▸ Supplied passage

The study was conducted between April 1998 and December 2004. Participants in the study included 2,832 persons (average age 73.6 years; 26 percent black), living independently in 6 U.S. cities, who were recruited from senior housing, community centers, and hospitals and clinics. Five-year follow-up was completed in 67 percent of the sample.

The study interventions included ten-session training for -
  ● memory (verbal episodic memory),
  ● reasoning (inductive reasoning), or
  ● speed of processing (visual search and identification).

It also included 4-session booster training at 11 and 35 months after training in a random sample of those who completed training.

At year 5, participants in all 3 intervention groups reported less difficulty compared with the control group in performing IADL. However, this effect was significant only for the reasoning group.

Neither speed of processing training nor memory training had a significant effect on IADL.

The booster training for the speed of processing group, but not for the other 2 groups, showed a significant effect on the performance-based functional measure of everyday speed of processing.

No booster effects were seen for any of the groups for everyday problem-solving or self-reported difficulty in IADL.

Each intervention maintained effects on its specific targeted cognitive ability through 5 years. Booster training produced additional improvement with the reasoning intervention for reasoning performance and the speed of processing intervention for speed of processing performance.

“The ACTIVE study is the first large-scale, randomized trial to show that cognitive training improves cognitive function in well-functioning older adults and that this improvement lasts up to 5 years from the beginning of the intervention,” the researchers write.

“In conclusion, declines in cognitive abilities have been shown to lead to increased risk of functional disabilities that are primary risk factors for loss of independence.

▸ Tasks to carry out
a) Give back the part of the cognitive training study text starting with "Each intervention maintained" and going on through "loss of independence.", word for word.
b) Carry the cognitive training study text further, picking up right after its final sentence.

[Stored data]
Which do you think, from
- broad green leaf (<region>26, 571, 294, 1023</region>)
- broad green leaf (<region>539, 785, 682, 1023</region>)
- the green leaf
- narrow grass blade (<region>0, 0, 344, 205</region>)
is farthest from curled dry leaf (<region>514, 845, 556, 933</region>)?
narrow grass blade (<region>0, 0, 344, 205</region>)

▸ Responses per task
a)
Each intervention maintained effects on its specific targeted cognitive ability through 5 years. Booster training produced additional improvement with the reasoning intervention for reasoning performance and the speed of processing intervention for speed of processing performance.

“The ACTIVE study is the first large-scale, randomized trial to show that cognitive training improves cognitive function in well-functioning older adults and that this improvement lasts up to 5 years from the beginning of the intervention,” the researchers write.

“In conclusion, declines in cognitive abilities have been shown to lead to increased risk of functional disabilities that are primary risk factors for loss of independence.

b)
"The 5-year results of the ACTIVE study provide limited evidence that cognitive interventions can reduce age-related decline in self-reported IADLs that are the precursors of dependence in basic ADLs associated with increased use of hospital, outpatient, home health, nursing home services, and health care expenditures.

"However, given the lag in the relationship between cognitive decline and functional deficits, the full extent of intervention effects on daily function would take longer than 5 years to observe in a population that was highly functioning at enrollment.

"We consider these results promising and support future research to examine if these and other cognitive interventions can prevent or delay functional disability in an aging population,” the authors write.

EDITORIAL: Behavior-based interventions to enhance cognitive functioning and independence in older adults

In an accompanying editorial, Sally A. Shumaker, Ph.D., and colleagues from Wake Forest University Health Sciences, Winston-Salem, N.C., discuss the findings concerning cognitive training and functional outcomes.

“Results from the ACTIVE study have several clinical implications.

"If the results that cognitive training can protect cognitive and possibly functional performance were to be extended to individuals with Alzheimer disease, individuals who cannot tolerate existing pharmacological agents (such as the cholinesterase inhibitors or N-methyl-D-aspartate receptor antagonists) would have additional treatment options.

"Matching cognitive training with an individual’s risk factor profile is an intriguing possibility. For example, vascular cognitive impairment reveals itself predominantly in frontal lobe–mediated cognitive functioning (executive functions) and may respond best to training that targets executive functions, whereas memory training may be better for individuals at greater risk for Alzheimer disease–related cognitive impairment.

“Cognitive training programs, once standardized and developed for mass market application, might be made available to seniors through nonhealth care facilities (e.g., senior centers, churches, schools) and health care facilities. Importantly, cognitive training programs may give individuals a greater sense of control over the disturbing prospect of cognitive decline and have a beneficial effect on their quality of life,” they write.

Editor's Note: The authors are supported by contracts from the National Institutes of Health.